> Data rows:
START
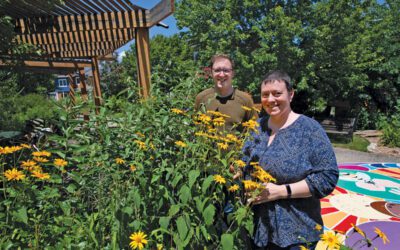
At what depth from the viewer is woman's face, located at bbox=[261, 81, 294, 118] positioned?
1556 mm

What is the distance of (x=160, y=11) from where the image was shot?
3830 millimetres

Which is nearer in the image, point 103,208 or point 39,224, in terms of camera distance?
END
> Requirements: Copy every line of the rows above word for word, leaving out the pictures.

> Expected output:
At what depth from the viewer is woman's face, located at bbox=[261, 81, 294, 118] positioned?
1556 mm

What is the distance of (x=160, y=11) from where the image was shot?
3830 millimetres

Which is nearer in the image, point 103,208 or point 39,224, in terms of camera distance?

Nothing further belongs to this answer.